> 文書
━━━

2017年6月30日金曜日

水やれば咲くかもしれずかたつむり 櫂未知子

水やれば咲くかもしれずかたつむり 櫂 未知子
『カムイ』ふらんす堂。動かなくなったかたつむりが、炎天下に乾いています。水をかけたいと感じるだけでなく、水をやれば咲くかもしれないと、自分の感性を一歩すすめていく。それは、カムイ(アイヌ語で神)に近づく営みであるにちがいありません。北海道出身の作者の待望の一巻が出現しました。御出版、おめでとうございます。
*大阪教育大学柏原キャンパスにて。

2017年6月29日木曜日

見るよりも立つこと寂し螢狩 山下知津子

見るよりも立つこと寂し螢狩 山下知津子
「俳句」7月号。何時の頃からか、蛍狩は寂しいものになりました。街や家に光が溢れているからかも知れません。作者は、その蛍を見るよりも、ただ立っていることが寂しいと。ただ立っている、ただ生きている、そのことが寂しい時代になってしまったのですね。でも、もっと暗くなって、もっと蛍が舞うようになれば、ただ生きていることを囃してくれるにちがいありません。

━━━

> 抽出データ

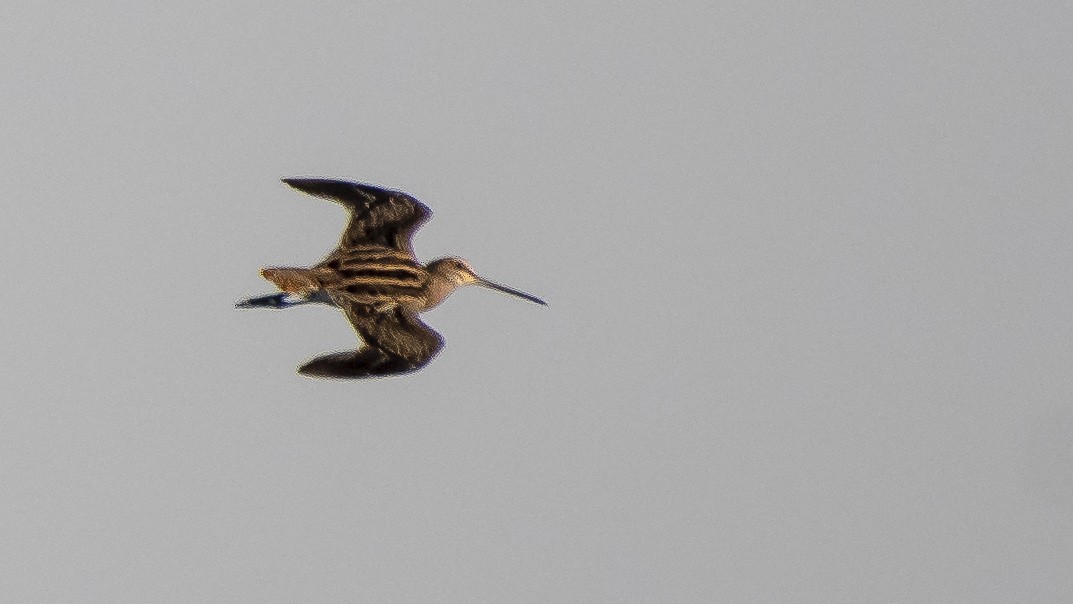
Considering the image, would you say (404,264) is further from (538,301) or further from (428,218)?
(538,301)

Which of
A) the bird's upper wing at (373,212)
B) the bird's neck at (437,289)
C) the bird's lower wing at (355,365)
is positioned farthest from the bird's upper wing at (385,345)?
the bird's upper wing at (373,212)

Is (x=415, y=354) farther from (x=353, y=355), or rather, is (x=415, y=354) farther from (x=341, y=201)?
(x=341, y=201)

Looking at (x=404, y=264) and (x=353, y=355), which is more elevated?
(x=404, y=264)

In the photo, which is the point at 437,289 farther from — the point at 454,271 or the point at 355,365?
the point at 355,365

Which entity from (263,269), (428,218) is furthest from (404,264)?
(263,269)

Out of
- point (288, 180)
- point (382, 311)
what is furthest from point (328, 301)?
point (288, 180)

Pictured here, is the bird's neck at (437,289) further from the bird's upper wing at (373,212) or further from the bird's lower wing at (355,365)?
the bird's lower wing at (355,365)

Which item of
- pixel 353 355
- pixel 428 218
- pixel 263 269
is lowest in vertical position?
pixel 353 355
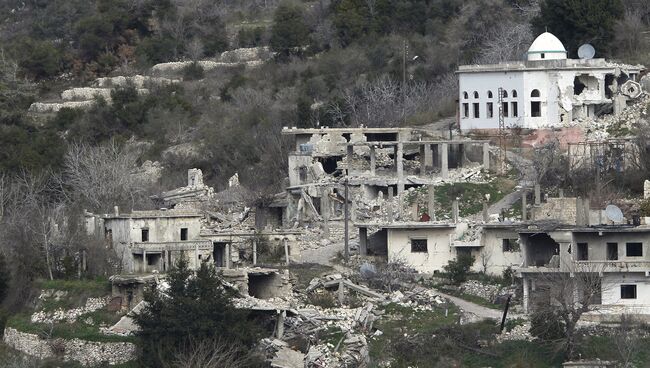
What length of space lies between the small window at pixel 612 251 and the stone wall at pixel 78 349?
12010mm

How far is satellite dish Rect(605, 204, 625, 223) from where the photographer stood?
59.5 meters

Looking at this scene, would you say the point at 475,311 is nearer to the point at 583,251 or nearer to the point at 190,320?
the point at 583,251

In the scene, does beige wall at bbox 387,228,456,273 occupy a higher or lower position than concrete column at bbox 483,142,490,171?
lower

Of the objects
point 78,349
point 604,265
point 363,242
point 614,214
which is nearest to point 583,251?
point 604,265

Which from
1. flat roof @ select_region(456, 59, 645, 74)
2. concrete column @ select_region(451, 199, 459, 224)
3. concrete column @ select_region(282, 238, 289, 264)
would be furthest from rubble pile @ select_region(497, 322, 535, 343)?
flat roof @ select_region(456, 59, 645, 74)

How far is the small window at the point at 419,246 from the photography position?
63344mm

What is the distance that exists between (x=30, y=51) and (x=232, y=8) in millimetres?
10336

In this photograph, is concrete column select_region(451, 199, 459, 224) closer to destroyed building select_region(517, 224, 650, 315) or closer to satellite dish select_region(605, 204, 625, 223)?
destroyed building select_region(517, 224, 650, 315)

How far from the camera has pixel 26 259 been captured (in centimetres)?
6562

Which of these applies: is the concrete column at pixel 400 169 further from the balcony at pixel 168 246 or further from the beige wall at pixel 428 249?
the balcony at pixel 168 246

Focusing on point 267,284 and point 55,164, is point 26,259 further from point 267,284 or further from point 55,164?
point 55,164

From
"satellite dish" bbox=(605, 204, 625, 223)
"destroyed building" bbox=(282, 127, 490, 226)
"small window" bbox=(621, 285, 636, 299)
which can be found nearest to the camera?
"small window" bbox=(621, 285, 636, 299)

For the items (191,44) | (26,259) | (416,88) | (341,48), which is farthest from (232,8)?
(26,259)

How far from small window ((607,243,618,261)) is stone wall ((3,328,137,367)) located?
12010mm
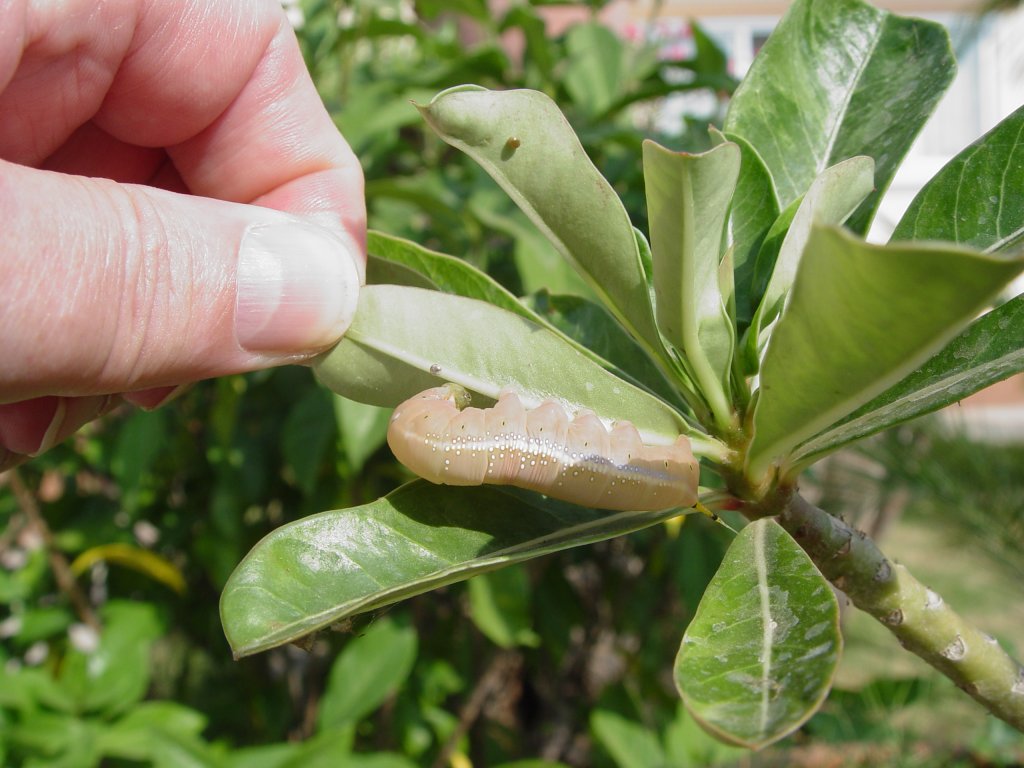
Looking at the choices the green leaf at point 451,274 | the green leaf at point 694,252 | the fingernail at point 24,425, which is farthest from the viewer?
the fingernail at point 24,425

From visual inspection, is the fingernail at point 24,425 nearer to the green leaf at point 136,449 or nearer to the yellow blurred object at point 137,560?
the green leaf at point 136,449

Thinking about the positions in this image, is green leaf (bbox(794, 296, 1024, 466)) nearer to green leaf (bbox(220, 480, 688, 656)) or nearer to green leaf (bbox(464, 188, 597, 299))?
green leaf (bbox(220, 480, 688, 656))

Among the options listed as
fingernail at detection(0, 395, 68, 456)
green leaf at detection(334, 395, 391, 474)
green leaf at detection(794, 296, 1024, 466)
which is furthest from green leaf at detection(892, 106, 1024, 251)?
fingernail at detection(0, 395, 68, 456)

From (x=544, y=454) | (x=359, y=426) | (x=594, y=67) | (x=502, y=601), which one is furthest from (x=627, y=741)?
(x=594, y=67)

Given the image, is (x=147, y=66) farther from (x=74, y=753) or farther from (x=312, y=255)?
(x=74, y=753)

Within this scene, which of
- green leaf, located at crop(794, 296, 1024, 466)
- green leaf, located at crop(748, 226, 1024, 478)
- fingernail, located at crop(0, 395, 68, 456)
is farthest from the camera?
fingernail, located at crop(0, 395, 68, 456)

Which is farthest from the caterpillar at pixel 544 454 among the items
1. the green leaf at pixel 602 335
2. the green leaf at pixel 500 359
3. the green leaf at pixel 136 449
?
the green leaf at pixel 136 449

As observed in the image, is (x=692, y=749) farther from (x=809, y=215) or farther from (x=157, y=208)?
(x=157, y=208)
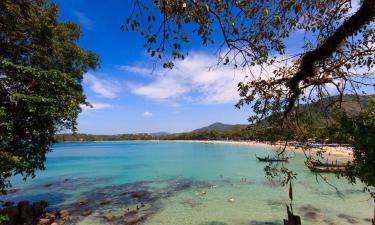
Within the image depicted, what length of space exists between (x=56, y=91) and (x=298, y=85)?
1076 cm

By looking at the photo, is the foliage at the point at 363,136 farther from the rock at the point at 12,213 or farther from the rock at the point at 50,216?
the rock at the point at 12,213

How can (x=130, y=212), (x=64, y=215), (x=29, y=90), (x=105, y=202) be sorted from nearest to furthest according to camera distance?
(x=29, y=90)
(x=64, y=215)
(x=130, y=212)
(x=105, y=202)

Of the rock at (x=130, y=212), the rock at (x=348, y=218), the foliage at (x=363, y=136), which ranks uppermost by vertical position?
the foliage at (x=363, y=136)

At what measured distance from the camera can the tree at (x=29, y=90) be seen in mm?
11203

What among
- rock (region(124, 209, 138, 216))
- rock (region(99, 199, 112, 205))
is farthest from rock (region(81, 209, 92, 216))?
rock (region(124, 209, 138, 216))

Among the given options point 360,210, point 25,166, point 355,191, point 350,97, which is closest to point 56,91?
point 25,166

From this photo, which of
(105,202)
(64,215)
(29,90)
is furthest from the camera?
(105,202)

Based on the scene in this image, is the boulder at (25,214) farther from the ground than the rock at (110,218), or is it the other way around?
the boulder at (25,214)

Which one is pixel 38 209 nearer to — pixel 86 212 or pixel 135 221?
pixel 86 212

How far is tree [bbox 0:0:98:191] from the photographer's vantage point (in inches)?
441

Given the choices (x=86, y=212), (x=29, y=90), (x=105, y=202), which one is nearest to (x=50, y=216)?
(x=86, y=212)

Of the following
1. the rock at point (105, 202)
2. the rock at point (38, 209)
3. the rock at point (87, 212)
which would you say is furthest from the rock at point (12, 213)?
the rock at point (105, 202)

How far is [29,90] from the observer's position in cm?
1192

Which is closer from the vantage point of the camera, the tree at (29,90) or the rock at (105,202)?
the tree at (29,90)
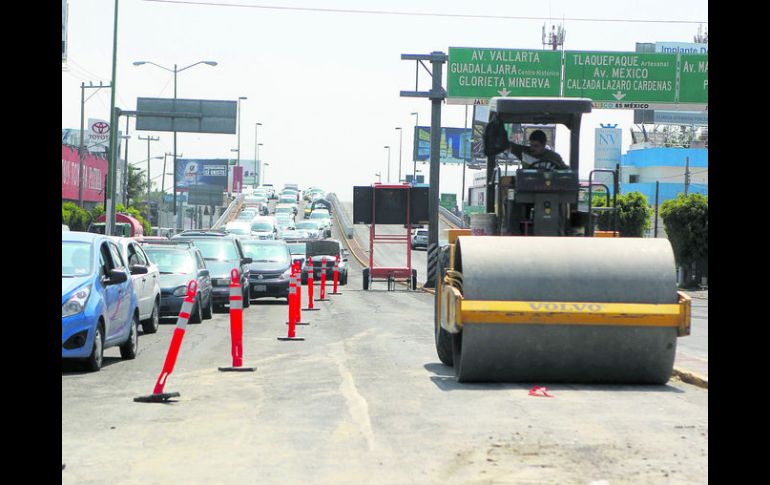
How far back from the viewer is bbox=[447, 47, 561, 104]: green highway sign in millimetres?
35938

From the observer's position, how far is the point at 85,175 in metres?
86.5

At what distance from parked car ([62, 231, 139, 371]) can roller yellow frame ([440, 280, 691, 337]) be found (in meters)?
4.38

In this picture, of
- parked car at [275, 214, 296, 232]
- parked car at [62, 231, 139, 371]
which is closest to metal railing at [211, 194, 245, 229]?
parked car at [275, 214, 296, 232]

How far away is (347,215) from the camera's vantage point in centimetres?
11562

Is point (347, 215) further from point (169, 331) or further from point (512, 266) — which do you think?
point (512, 266)

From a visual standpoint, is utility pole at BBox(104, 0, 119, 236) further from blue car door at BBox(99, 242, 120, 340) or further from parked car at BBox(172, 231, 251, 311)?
blue car door at BBox(99, 242, 120, 340)

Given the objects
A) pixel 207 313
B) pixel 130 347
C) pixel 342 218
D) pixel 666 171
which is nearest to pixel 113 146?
pixel 207 313

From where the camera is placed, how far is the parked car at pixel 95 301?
519 inches

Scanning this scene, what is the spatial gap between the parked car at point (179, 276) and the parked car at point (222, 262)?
195cm

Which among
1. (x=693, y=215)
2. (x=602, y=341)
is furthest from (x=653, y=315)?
(x=693, y=215)

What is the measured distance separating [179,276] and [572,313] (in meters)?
12.8

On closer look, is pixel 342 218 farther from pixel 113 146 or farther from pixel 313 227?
pixel 113 146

━━━

上の俳句鑑賞の文書を、最後の文の後から書き継げ。

> 回答
*大阪教育大学柏原キャンパスにて。

2017年6月27日火曜日

どの窓も山へ開いて柏餅 坪内稔典

どの窓も山へ開いて柏餅 坪内稔典
「俳句四季」7月号。一読して、東吉野の藤本安騎生さんの庵を想い起こしました。どの窓も山に開かれていて、川の音が聞こえ、しきりに鳥の声が届きます。柏餅を食べる、その一瞬のために、このような場所と人とお茶を選びました。いよいよ柏の葉を剥がすときがきたようです。
*大阪教育大学柏原キャンパスにて。

2017年6月26日月曜日

「シャワー」15句 岡田耕治

シャワー  岡田耕治

ただ波を見ていると言うサングラス
暫くは眠るがいいと額の花
夕べ来る発光しない蛍にも
蚊遣香電話で済ますこと残り
法案の通り過ぎたる旱梅雨
五月闇高野ムツオの声届き
駅までの直線にあり蝸牛
立って飲む身を傾けて冷し酒
馬鹿野郎シャワーを浴びて生き返る
今日中の書類に来たる金亀虫
水打ってより裁判の始まりぬ
胸元に引き寄せている半ズボン
舐め上げてソフトクリーム整える
葛桜ガラスの皿に密着す
特急に持ち込んでいる鰻かな
*泉佐野市内にて。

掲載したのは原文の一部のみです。